見送りに来た割に何も言わない(何かを言いたそうにしてはいるが)母親の恋人に、シオンは大きくため息をついた。
「本当に、同じサンシーカーかこいつ」
誰と比べられたのか分からないが、恐らく彼女の同僚、というか仲間と言ったほうが良いだろうか。ともかくあの面子であろう。英雄に負けじと強く、賢く、そして一緒に宇宙の果てまで行くような連中と比べないでほしい。
シオンは振り返ると、ア・ムジに言う。
「父さんは他の奥さんもいたから。ママと一緒に住んだりはしなかったし、ママも一緒に住みたいなんて事言わなかった」
首をかしげるア・ムジに、さらに続ける「お前はママが望んで、一緒に住む事になる。
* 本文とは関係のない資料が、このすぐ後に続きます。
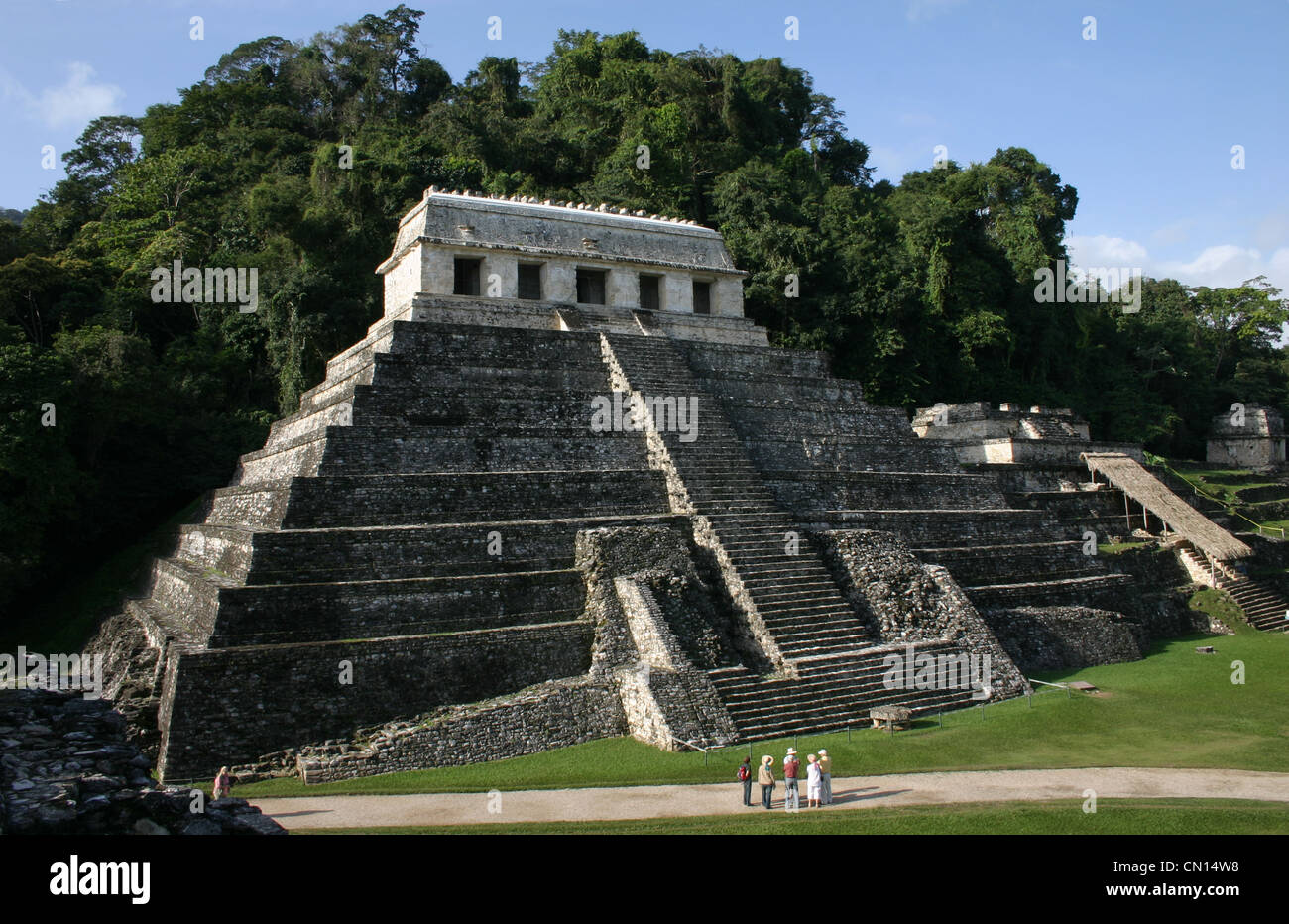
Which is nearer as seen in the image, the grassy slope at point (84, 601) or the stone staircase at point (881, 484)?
the stone staircase at point (881, 484)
それがどういう意味かよく考えると良いよ」
「……え」
「良かったなツキがまわってきて」
本当にこいつのどこが良かったんだ、とぼやくシオンを唖然とした顔でア・ムジは見下ろした。
「え、え、え」
「だから腹ァくくれっつってんのよ。はぁ」
また大きくため息をつかれる。「まぁ、いいや。ママの事はよろしくね。たまに遊びに行くけど、その時は遠慮してよね」
じゃ、と背を向けて恋人の娘は去っていく。投げかけられた言葉を反芻しながら、男は呆然とその背中に手を振るのだった。